— Start of GIVEN RECORDS —

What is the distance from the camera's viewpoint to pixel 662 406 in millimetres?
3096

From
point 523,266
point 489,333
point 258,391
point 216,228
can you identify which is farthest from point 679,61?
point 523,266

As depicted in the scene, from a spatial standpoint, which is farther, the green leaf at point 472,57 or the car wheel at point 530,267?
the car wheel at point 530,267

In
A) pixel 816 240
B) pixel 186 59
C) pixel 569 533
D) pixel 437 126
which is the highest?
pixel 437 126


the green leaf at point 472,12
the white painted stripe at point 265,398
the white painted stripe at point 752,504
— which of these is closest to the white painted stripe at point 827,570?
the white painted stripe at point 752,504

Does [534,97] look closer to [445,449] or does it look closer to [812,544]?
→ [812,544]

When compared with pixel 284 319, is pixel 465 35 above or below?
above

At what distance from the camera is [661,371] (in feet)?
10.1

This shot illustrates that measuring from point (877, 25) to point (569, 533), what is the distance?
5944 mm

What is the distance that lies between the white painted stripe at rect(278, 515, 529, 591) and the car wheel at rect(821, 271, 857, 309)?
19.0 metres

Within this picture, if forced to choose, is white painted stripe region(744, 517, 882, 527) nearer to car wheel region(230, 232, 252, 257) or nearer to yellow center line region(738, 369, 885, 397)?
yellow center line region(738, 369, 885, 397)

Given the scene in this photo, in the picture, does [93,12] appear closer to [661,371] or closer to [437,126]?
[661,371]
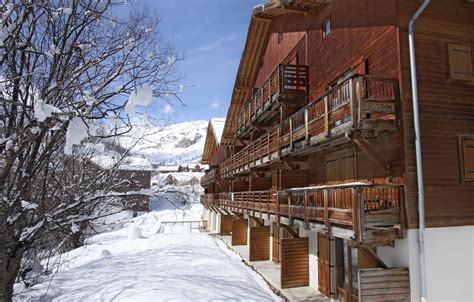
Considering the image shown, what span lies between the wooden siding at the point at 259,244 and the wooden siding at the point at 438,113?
11.3 metres

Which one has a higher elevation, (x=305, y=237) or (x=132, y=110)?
(x=132, y=110)

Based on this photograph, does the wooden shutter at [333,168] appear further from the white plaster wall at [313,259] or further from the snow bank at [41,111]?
the snow bank at [41,111]

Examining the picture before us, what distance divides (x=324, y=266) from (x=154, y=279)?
630 cm

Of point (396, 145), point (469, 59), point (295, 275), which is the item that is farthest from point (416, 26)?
point (295, 275)

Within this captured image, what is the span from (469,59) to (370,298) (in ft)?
24.0

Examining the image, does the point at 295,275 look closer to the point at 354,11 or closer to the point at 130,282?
the point at 130,282

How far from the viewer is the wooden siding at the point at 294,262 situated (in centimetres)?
1308

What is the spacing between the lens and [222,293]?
11.1m

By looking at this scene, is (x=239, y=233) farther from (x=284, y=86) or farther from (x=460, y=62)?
(x=460, y=62)

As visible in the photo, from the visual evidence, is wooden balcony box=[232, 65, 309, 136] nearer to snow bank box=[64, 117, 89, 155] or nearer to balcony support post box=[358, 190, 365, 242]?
balcony support post box=[358, 190, 365, 242]

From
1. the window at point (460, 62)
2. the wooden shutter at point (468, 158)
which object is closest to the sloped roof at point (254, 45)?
the window at point (460, 62)

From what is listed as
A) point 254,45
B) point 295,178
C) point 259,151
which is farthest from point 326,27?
point 254,45

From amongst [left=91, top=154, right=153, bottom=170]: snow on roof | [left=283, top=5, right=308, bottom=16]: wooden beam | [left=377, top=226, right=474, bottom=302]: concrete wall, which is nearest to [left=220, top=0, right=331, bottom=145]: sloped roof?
[left=283, top=5, right=308, bottom=16]: wooden beam

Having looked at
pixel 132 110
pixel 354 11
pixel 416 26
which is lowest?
pixel 132 110
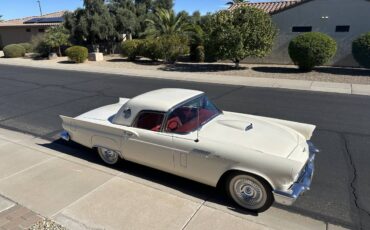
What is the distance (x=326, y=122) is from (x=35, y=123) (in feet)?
25.6

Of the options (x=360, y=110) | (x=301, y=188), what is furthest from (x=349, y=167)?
(x=360, y=110)

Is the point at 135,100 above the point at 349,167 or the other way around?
above

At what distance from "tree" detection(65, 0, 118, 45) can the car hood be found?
76.6ft

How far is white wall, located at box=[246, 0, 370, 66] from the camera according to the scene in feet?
56.5

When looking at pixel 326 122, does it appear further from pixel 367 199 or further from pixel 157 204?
pixel 157 204

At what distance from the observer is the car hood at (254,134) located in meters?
3.94

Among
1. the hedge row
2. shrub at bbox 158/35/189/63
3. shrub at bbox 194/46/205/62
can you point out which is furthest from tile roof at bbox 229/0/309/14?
the hedge row

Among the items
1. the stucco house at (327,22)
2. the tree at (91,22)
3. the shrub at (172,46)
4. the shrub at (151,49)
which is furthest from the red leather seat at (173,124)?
the tree at (91,22)

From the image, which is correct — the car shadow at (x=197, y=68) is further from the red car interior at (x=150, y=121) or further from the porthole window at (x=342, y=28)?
the red car interior at (x=150, y=121)

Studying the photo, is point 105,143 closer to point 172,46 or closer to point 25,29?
point 172,46

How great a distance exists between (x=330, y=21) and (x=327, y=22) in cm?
17

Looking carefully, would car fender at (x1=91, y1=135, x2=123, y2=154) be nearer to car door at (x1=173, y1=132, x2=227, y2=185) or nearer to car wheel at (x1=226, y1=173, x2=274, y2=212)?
car door at (x1=173, y1=132, x2=227, y2=185)

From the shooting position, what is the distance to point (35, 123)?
7977mm

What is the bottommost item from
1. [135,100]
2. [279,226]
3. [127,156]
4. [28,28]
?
[279,226]
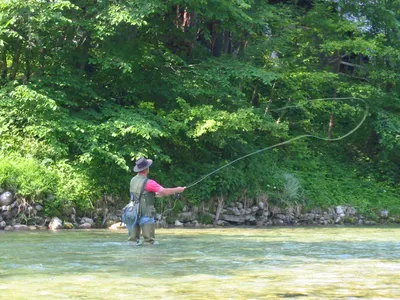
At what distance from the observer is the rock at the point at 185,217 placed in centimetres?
1752

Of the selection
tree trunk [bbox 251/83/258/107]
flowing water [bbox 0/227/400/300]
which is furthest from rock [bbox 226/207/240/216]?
tree trunk [bbox 251/83/258/107]

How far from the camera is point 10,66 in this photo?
61.2 feet

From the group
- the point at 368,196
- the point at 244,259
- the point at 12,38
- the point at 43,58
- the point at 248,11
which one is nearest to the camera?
the point at 244,259

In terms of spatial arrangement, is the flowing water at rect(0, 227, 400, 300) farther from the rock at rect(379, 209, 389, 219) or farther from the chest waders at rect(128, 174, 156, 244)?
the rock at rect(379, 209, 389, 219)

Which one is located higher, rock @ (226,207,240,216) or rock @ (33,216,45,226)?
rock @ (226,207,240,216)

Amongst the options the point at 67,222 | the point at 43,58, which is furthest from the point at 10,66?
the point at 67,222

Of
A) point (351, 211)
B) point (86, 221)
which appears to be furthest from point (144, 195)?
point (351, 211)

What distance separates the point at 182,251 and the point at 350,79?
50.4ft

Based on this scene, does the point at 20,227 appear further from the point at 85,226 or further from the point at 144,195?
the point at 144,195

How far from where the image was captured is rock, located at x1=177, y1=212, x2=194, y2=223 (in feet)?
57.5

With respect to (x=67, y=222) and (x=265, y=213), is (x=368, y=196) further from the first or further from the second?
(x=67, y=222)

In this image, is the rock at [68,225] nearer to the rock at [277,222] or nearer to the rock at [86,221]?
the rock at [86,221]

— End of GIVEN RECORDS —

Present every line of the data above as a numbered list, skipping blank lines. Leave the pictures out.

▶ **RESULT BELOW**:
1. What is the distance from the camera's viewpoint to pixel 662 406 in millimetres?
2. 3096
3. From
4. point 523,266
5. point 489,333
6. point 258,391
7. point 216,228
8. can you identify which is farthest from point 679,61?
9. point 523,266
10. As depicted in the scene, from a spatial standpoint, which is farther, the green leaf at point 472,57 or the car wheel at point 530,267?
11. the car wheel at point 530,267
12. In
13. A) pixel 816 240
14. B) pixel 186 59
15. C) pixel 569 533
16. D) pixel 437 126
17. which is the highest?
18. pixel 437 126
19. the green leaf at point 472,12
20. the white painted stripe at point 265,398
21. the white painted stripe at point 752,504
22. — which of these is closest to the white painted stripe at point 827,570?
23. the white painted stripe at point 752,504
24. Does [534,97] look closer to [445,449] or does it look closer to [812,544]?
25. → [812,544]
26. When compared with pixel 284 319, is pixel 465 35 above or below?
27. above
28. At what distance from the camera is [661,371] (in feet)?
29. 10.1
30. This shot illustrates that measuring from point (877, 25) to point (569, 533), what is the distance?
31. 5944 mm
32. What is the distance that lies between the white painted stripe at rect(278, 515, 529, 591) and the car wheel at rect(821, 271, 857, 309)?
33. 19.0 metres
34. Within this picture, if forced to choose, is white painted stripe region(744, 517, 882, 527) nearer to car wheel region(230, 232, 252, 257) or nearer to yellow center line region(738, 369, 885, 397)?
35. yellow center line region(738, 369, 885, 397)
36. Given the scene in this photo, in the picture, does [93,12] appear closer to [661,371] or closer to [437,126]?
37. [661,371]
38. Considering the image shown, what span lies between the wooden siding at the point at 259,244 and the wooden siding at the point at 438,113?
39. 11.3 metres
40. Which one has a higher elevation, (x=305, y=237) or (x=132, y=110)?
41. (x=132, y=110)
42. Based on this photograph, does the wooden shutter at [333,168] appear further from the white plaster wall at [313,259] or further from the snow bank at [41,111]?
43. the snow bank at [41,111]
44. Examining the picture before us, what distance divides (x=324, y=266) from (x=154, y=279)?
45. 630 cm
46. Of point (396, 145), point (469, 59), point (295, 275), which is the item that is farthest from point (416, 26)?
47. point (295, 275)
48. Within this captured image, what is the span from (469,59) to (370,298) (in ft)?
49. 24.0
50. Examining the image, does the point at 295,275 look closer to the point at 354,11 or closer to the point at 130,282?
51. the point at 130,282
52. How far from the viewer is the wooden siding at the point at 294,262 situated (in centimetres)?
53. 1308
54. What is the spacing between the lens and [222,293]?
55. 11.1m
56. By looking at this scene, is (x=239, y=233) farther from (x=284, y=86) or farther from (x=460, y=62)?
57. (x=460, y=62)
58. As visible in the photo, from the visual evidence, is wooden balcony box=[232, 65, 309, 136] nearer to snow bank box=[64, 117, 89, 155] or nearer to balcony support post box=[358, 190, 365, 242]?
59. balcony support post box=[358, 190, 365, 242]
60. From
61. 1. the window at point (460, 62)
62. 2. the wooden shutter at point (468, 158)
63. which object is closest to the sloped roof at point (254, 45)?
64. the window at point (460, 62)
65. From what is listed as
66. A) point 254,45
67. B) point 295,178
68. C) point 259,151
69. which is farthest from point 326,27?
70. point 254,45
71. From amongst [left=91, top=154, right=153, bottom=170]: snow on roof | [left=283, top=5, right=308, bottom=16]: wooden beam | [left=377, top=226, right=474, bottom=302]: concrete wall, which is nearest to [left=220, top=0, right=331, bottom=145]: sloped roof?
72. [left=283, top=5, right=308, bottom=16]: wooden beam
73. Having looked at
74. pixel 132 110
75. pixel 354 11
76. pixel 416 26
77. which is lowest?
78. pixel 132 110
79. What is the distance (x=326, y=122) is from (x=35, y=123) (in feet)?
80. 25.6
81. Of the options (x=360, y=110) | (x=301, y=188), what is furthest from (x=349, y=167)?
82. (x=360, y=110)
83. Is the point at 135,100 above the point at 349,167 or the other way around?
84. above
85. At what distance from "tree" detection(65, 0, 118, 45) can the car hood be found?
86. 76.6ft
87. How far is white wall, located at box=[246, 0, 370, 66] from the camera according to the scene in feet?
88. 56.5
89. When looking at pixel 326 122, does it appear further from pixel 367 199 or further from pixel 157 204?
90. pixel 157 204
91. At what distance from the observer is the car hood at (254,134) located in meters?
92. 3.94
93. Among
94. 1. the hedge row
95. 2. shrub at bbox 158/35/189/63
96. 3. shrub at bbox 194/46/205/62
97. can you point out which is furthest from tile roof at bbox 229/0/309/14?
98. the hedge row
99. Among the items
100. 1. the stucco house at (327,22)
101. 2. the tree at (91,22)
102. 3. the shrub at (172,46)
103. 4. the shrub at (151,49)
104. which is furthest from the red leather seat at (173,124)?
105. the tree at (91,22)
106. From the image, which is correct — the car shadow at (x=197, y=68) is further from the red car interior at (x=150, y=121) or further from the porthole window at (x=342, y=28)?
107. the red car interior at (x=150, y=121)
108. Studying the photo, is point 105,143 closer to point 172,46 or closer to point 25,29?
109. point 172,46
110. How great a distance exists between (x=330, y=21) and (x=327, y=22) in cm?
111. 17
112. Looking carefully, would car fender at (x1=91, y1=135, x2=123, y2=154) be nearer to car door at (x1=173, y1=132, x2=227, y2=185) or nearer to car wheel at (x1=226, y1=173, x2=274, y2=212)?
113. car door at (x1=173, y1=132, x2=227, y2=185)
114. From the shooting position, what is the distance to point (35, 123)?
115. 7977mm
116. What is the bottommost item from
117. 1. [135,100]
118. 2. [279,226]
119. 3. [127,156]
120. 4. [28,28]
121. ?
122. [279,226]
123. At what distance from the observer is the rock at the point at 185,217 placed in centimetres?
124. 1752
125. Of the selection
126. tree trunk [bbox 251/83/258/107]
127. flowing water [bbox 0/227/400/300]
128. which is furthest from rock [bbox 226/207/240/216]?
129. tree trunk [bbox 251/83/258/107]
130. How far from the camera is point 10,66 in this photo?
131. 61.2 feet
132. From the group
133. - the point at 368,196
134. - the point at 244,259
135. - the point at 12,38
136. - the point at 43,58
137. - the point at 248,11
138. which one is nearest to the camera?
139. the point at 244,259
140. In terms of spatial arrangement, is the flowing water at rect(0, 227, 400, 300) farther from the rock at rect(379, 209, 389, 219) or farther from the chest waders at rect(128, 174, 156, 244)?
141. the rock at rect(379, 209, 389, 219)
142. Which one is located higher, rock @ (226,207,240,216) or rock @ (33,216,45,226)?
143. rock @ (226,207,240,216)
144. Amongst the options the point at 67,222 | the point at 43,58, which is furthest from the point at 10,66?
145. the point at 67,222
146. Of
147. A) point (351, 211)
148. B) point (86, 221)
149. which appears to be furthest from point (144, 195)?
150. point (351, 211)
151. What distance separates the point at 182,251 and the point at 350,79?
152. 50.4ft
153. Based on this scene, does the point at 20,227 appear further from the point at 85,226 or further from the point at 144,195?
154. the point at 144,195
155. How far from where the image was captured is rock, located at x1=177, y1=212, x2=194, y2=223 (in feet)?
156. 57.5
157. With respect to (x=67, y=222) and (x=265, y=213), is (x=368, y=196) further from the first or further from the second?
158. (x=67, y=222)
159. In this image, is the rock at [68,225] nearer to the rock at [277,222] or nearer to the rock at [86,221]?
160. the rock at [86,221]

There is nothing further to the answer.